Heart sensed movement overheard and looked up in time to see Pearl and Malachite launch themselves off the queens’ hall terrace. Apparently they had solved the question of precedence by simply going at the same time, though Heart somehow doubted if Malachite cared. Heart said, tentatively, “They’re getting along very well.” She wasn’t sure Celadon and the Opal Night contingent understood what a revelation that was for Indigo Cloud.
Celadon lowered her voice. “No one speaks to Malachite like that, especially not another reigning queen. She’s enjoying it.”
The two queens landed on the greeting hall floor before Heart had a chance to take that statement in. Then Pearl said, “Come on, let’s get this travesty started.”
Heart clung to Vine as they flew through the cool damp air. It was a long trip but it had been a while since she had been flown through the Reaches, so she didn’t mind. The sunlight that streamed through all the thick layers of the canopy was soft and green. Platforms made by the wild mountain-trees’ branches were covered with lush grass, vines, and flowers. Many supported glades of smaller trees or the swampy overflow of water drawn up through the mountain-trees’ roots. Heart caught glimpses of a dozen different grasseaters and predators that lived on the platforms, including the mottled gray-green tree-frogs bigger than she was, too shy to come near the colony tree.
Some of the mountain-trees were in strange shapes, bending down or curving around other trees, some were hung with curtains of moss big enough to drape over Indigo Cloud’s main garden platforms. It was all a much-needed distraction, until Vine said in her ear, “We’re nearly there. Can you scent them?”
With her next breath Heart caught the Fell stench laced through the air. It was like a thread of bitter rot creeping through all the intense green and flower scents. She tried not to react, but she must have tensed, because Vine tightened his hold on her.
Pearl abruptly signaled a landing and they banked down to a platform heavily overgrown with vines and small, purple-fern trees. Vine said, “This is one of our outposts. Well, one of Opal Night’s outposts, but we helped.”
Heart’s eye caught movement, and she realized there were warriors and a few Arbora under the cover of the ferny leaves, waiting for the queens to land. Huge branches that had fallen down onto the platform had been hollowed out and made into shelters. Heart studied it avidly, trying to spot and memorize all the details. It was an excellent concealed camp, and Blossom and Rill and the other teachers would want to hear about every trick and technique.
Pearl and Malachite lit on the broken remnants of a fallen branch and the warriors followed them down. By the time they landed, a female Opal Night warrior was reporting to the queens. Heart only caught the last bit as Vine set her on her feet. “—more of them, maybe another flight.”

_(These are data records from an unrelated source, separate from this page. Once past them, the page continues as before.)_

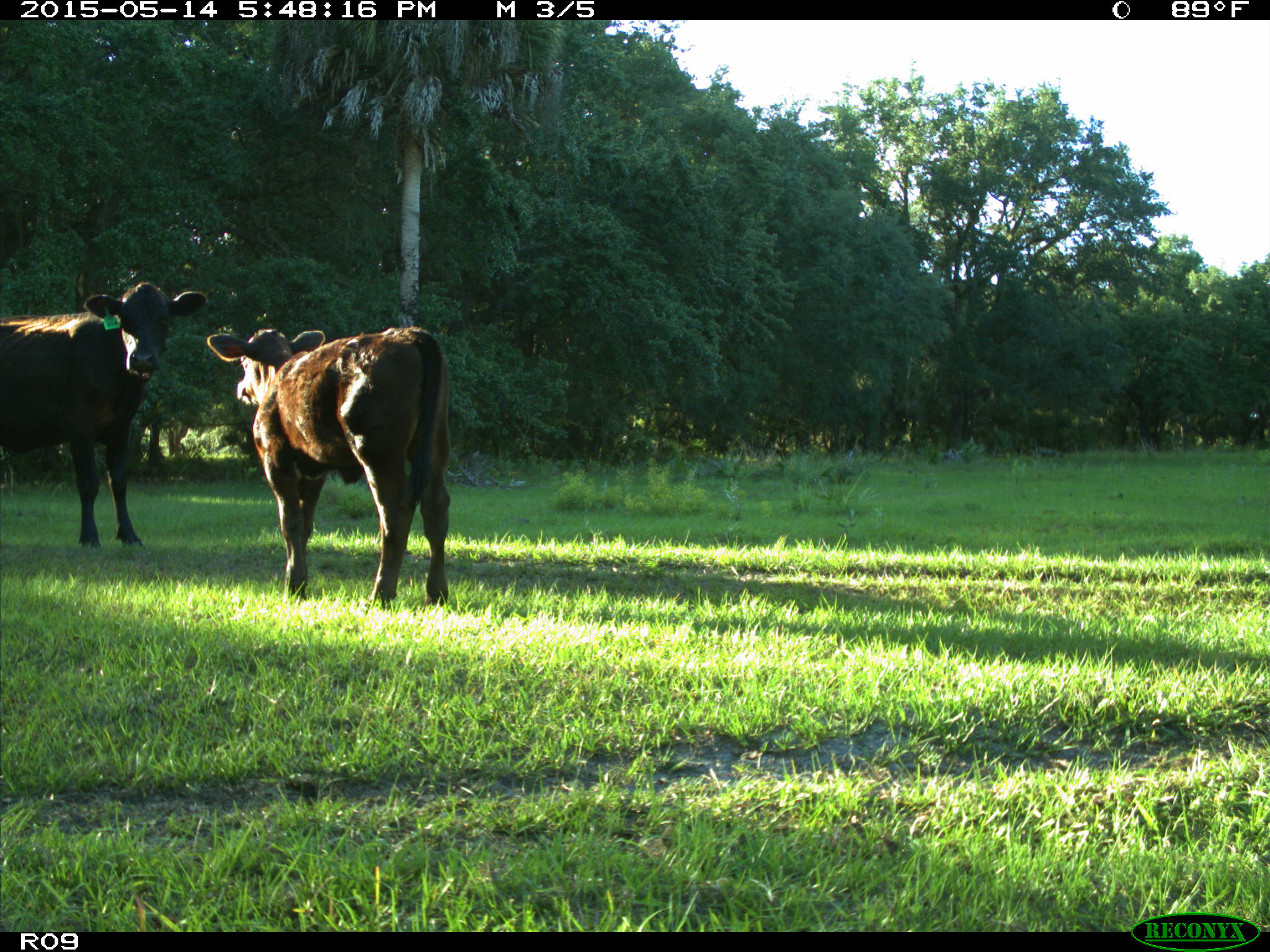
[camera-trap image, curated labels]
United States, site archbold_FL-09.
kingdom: Animalia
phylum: Chordata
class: Mammalia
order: Artiodactyla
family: Bovidae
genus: Bos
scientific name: Bos taurus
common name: domestic cow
Bos taurus (domestic cow).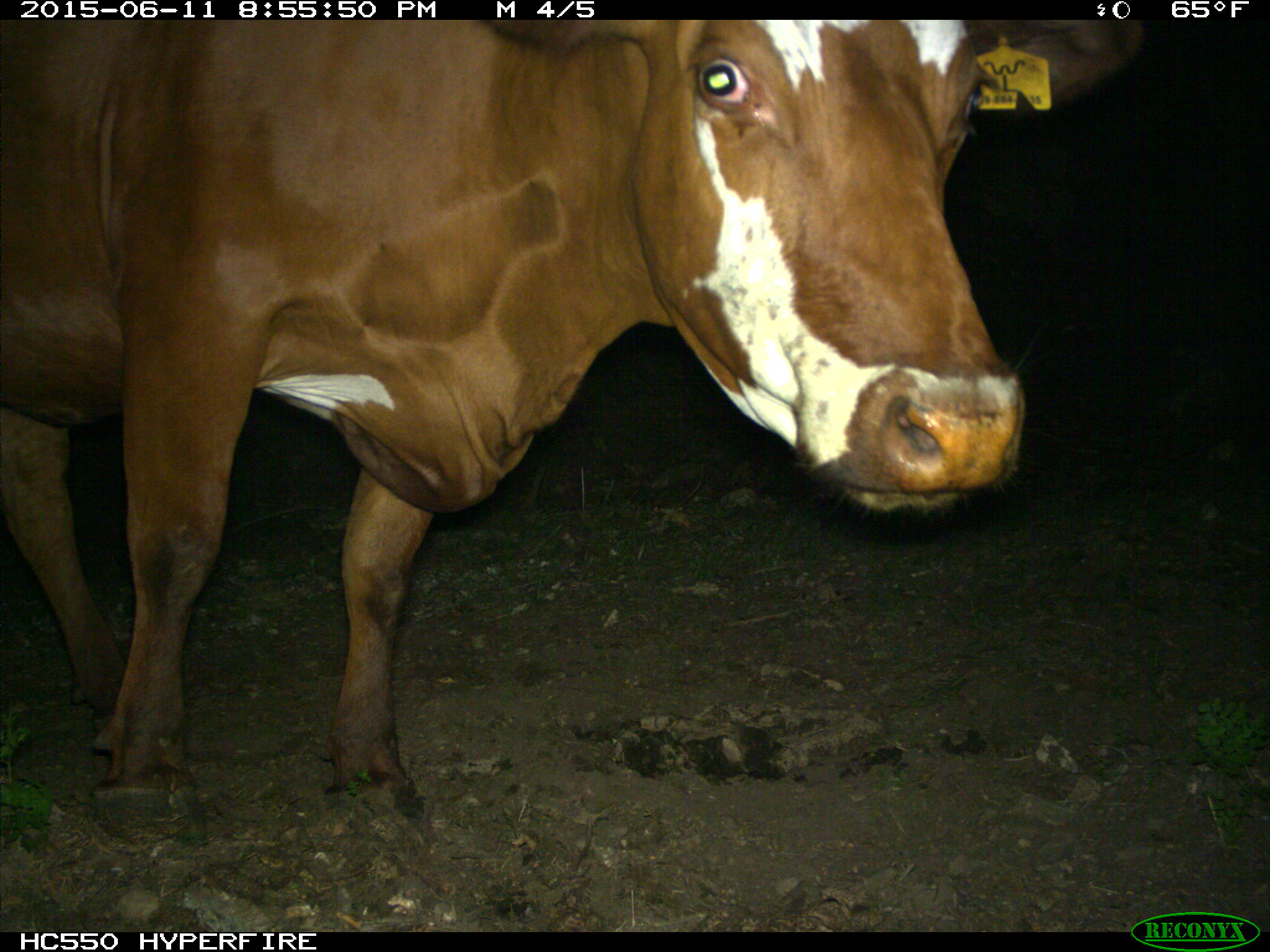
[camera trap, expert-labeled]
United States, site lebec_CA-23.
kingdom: Animalia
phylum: Chordata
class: Mammalia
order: Artiodactyla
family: Bovidae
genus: Bos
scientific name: Bos taurus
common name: domestic cow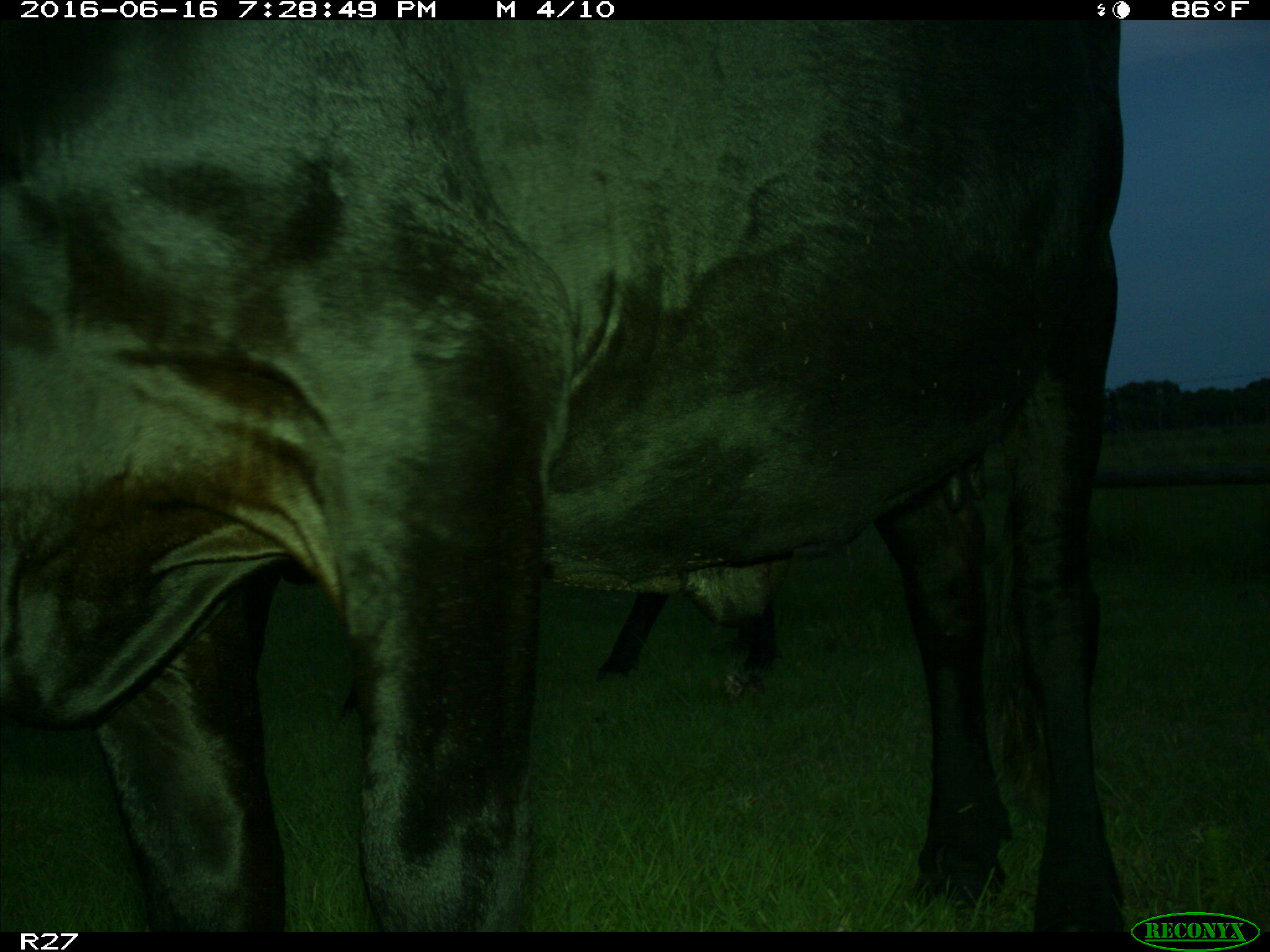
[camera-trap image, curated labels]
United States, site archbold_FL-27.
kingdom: Animalia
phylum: Chordata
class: Mammalia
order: Artiodactyla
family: Bovidae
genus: Bos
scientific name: Bos taurus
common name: domestic cow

Malachite said, “I need to see for myself.” She tilted her head at Pearl.
Pearl twitched her spines in annoyed assent.
Heart steeled herself, set her jaw, and said, “I should see them. In case it sparks a vision.”
Malachite tilted her head at Pearl. Pearl considered it, her spines flicking. She said, “Come here, then. The rest of you wait here.”
It wasn’t long before Heart began to glimpse brighter sunlight between the branches and platforms ahead. “They won’t be close,” Pearl had told her, “but we need to be careful of dakti scouts.” As they drew nearer to the edge, Heart found herself taking a firmer grip on Pearl’s collar flanges. It was a different experience being carried by a queen of Pearl’s size. It was like being carried by Moon, whose easy, unexpected strength in flight was always surprising, and so different from the warriors. Pearl was like that, except her larger body was more reassuringly solid.
Finally Malachite lit on a large branch on a mountain-tree sapling just at the edge of the wetlands. Pearl cupped her wings to land beside her. She didn’t set Heart down immediately, and Heart found herself clinging like a baby. You’re a grown mentor, you can handle this, she told herself, trying to settle her nerves.